I've always had a love of the off-kilter sports. I'd love cricket if it wasn't so quintessentially British and impenetrable to the average Uh-Mericun mind. So I wanted this new exciting thing to succeed.
Then I paid attention to the game. I noticed how some runs were crazily improbable. A team gaining a 10 point lead, only to lose 10 points in a single run? And that elaborate bit of skating-gymnastics seems so improbable! How did it work? Then it dawned on me; the bouts were staged. Maybe not all of them, but enough to taint the experience. Like WWF years ago, and dodge-ball years later, off-kilter sports in their early iterations must go through a deal of pomp and circumstance before they come into their own.
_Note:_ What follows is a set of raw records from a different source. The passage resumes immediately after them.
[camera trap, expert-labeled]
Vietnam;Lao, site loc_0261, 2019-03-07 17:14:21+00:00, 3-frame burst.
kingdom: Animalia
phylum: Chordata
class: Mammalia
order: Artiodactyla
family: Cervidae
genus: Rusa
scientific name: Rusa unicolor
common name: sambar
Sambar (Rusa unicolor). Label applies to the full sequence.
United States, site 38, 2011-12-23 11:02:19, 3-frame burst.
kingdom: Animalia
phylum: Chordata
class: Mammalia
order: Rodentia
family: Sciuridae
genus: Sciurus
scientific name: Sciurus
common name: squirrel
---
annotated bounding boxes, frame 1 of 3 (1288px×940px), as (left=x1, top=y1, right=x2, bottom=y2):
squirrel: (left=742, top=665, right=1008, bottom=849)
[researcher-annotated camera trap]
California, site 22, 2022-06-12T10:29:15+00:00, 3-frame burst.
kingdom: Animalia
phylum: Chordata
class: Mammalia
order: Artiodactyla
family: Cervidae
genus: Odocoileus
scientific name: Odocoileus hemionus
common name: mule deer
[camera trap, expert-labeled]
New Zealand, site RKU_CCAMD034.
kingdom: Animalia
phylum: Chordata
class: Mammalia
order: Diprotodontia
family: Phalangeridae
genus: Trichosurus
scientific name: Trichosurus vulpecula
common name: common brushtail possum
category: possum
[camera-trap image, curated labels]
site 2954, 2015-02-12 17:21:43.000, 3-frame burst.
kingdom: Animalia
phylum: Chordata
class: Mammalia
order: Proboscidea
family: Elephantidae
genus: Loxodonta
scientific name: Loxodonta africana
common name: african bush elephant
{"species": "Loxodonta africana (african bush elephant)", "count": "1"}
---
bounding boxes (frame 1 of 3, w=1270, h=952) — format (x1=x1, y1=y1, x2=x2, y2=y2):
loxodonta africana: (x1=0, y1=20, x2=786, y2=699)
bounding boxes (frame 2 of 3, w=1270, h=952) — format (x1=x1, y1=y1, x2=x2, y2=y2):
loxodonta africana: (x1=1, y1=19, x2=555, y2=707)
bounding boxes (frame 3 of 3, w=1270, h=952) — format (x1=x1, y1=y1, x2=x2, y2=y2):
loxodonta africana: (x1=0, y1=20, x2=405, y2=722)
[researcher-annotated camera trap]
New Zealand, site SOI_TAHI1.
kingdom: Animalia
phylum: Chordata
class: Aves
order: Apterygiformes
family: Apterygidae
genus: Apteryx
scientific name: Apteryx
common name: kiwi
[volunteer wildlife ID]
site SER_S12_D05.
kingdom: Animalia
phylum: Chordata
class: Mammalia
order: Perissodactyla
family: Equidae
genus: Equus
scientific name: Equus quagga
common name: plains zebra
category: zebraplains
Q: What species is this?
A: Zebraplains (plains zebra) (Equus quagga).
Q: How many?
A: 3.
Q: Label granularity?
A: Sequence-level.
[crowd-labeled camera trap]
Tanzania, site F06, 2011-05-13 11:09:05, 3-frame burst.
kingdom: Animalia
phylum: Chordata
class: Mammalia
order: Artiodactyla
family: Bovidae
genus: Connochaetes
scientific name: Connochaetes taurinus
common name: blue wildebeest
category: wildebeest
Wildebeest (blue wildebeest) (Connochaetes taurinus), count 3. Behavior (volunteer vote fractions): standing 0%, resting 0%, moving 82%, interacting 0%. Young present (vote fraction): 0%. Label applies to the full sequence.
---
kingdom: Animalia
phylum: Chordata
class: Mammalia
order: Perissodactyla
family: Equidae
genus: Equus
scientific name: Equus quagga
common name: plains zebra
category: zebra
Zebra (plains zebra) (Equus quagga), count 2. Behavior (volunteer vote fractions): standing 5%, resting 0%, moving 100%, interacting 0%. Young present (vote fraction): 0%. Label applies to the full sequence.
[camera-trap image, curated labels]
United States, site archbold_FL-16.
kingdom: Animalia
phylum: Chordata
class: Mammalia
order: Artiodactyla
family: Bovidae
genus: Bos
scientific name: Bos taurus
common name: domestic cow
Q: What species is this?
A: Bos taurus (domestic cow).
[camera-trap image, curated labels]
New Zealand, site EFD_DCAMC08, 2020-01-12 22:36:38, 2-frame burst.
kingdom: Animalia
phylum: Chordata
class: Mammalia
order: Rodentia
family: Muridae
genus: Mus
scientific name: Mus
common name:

To pull viewers, high drama must replace solid fundamentals. American Gladiators did the same thing.
This sort of betrayal of gamesmanship breaks my heart. Professional wrestling is one thing (and I'm not condemning it; it's a fine bit of theatrics and athletic demonstration, but not what I'd call a sport), but you can't present something you're calling a legitimate sport and a dramatic piece with a known outcome in the same gesture. Give me one or the other, don't tart up one to look like something it's not.

Where The Wind Comes Sweepin'
I'm from Oklahoma. Roller Derby is pretty popular in Oklahoma, as popular as it is anywhere I think. And yet, 24 years living there, I never did go to a match. My friends went a couple times, but I never did go with them. It was a time of my life where sitting in and moping seemed more reasonable than drinking cheap beer and watching ladies hit other ladies at high speed. Christ, to be young again!

Cut To the Chase

I'm 27, I'm living on my own in Boston, I have a car, a job, and the power to make my own decisions. And Roller Derby is "The fastest growing sport around," and even though "Around" technically means the 50 ft. circle around the Shriners Auditorium, it is still accessible to a guy like me. So finally, after a long time coming, I went to see a 2 bout lineup of Roller Derby. And it was absolutely nothing like I envisioned all those years ago.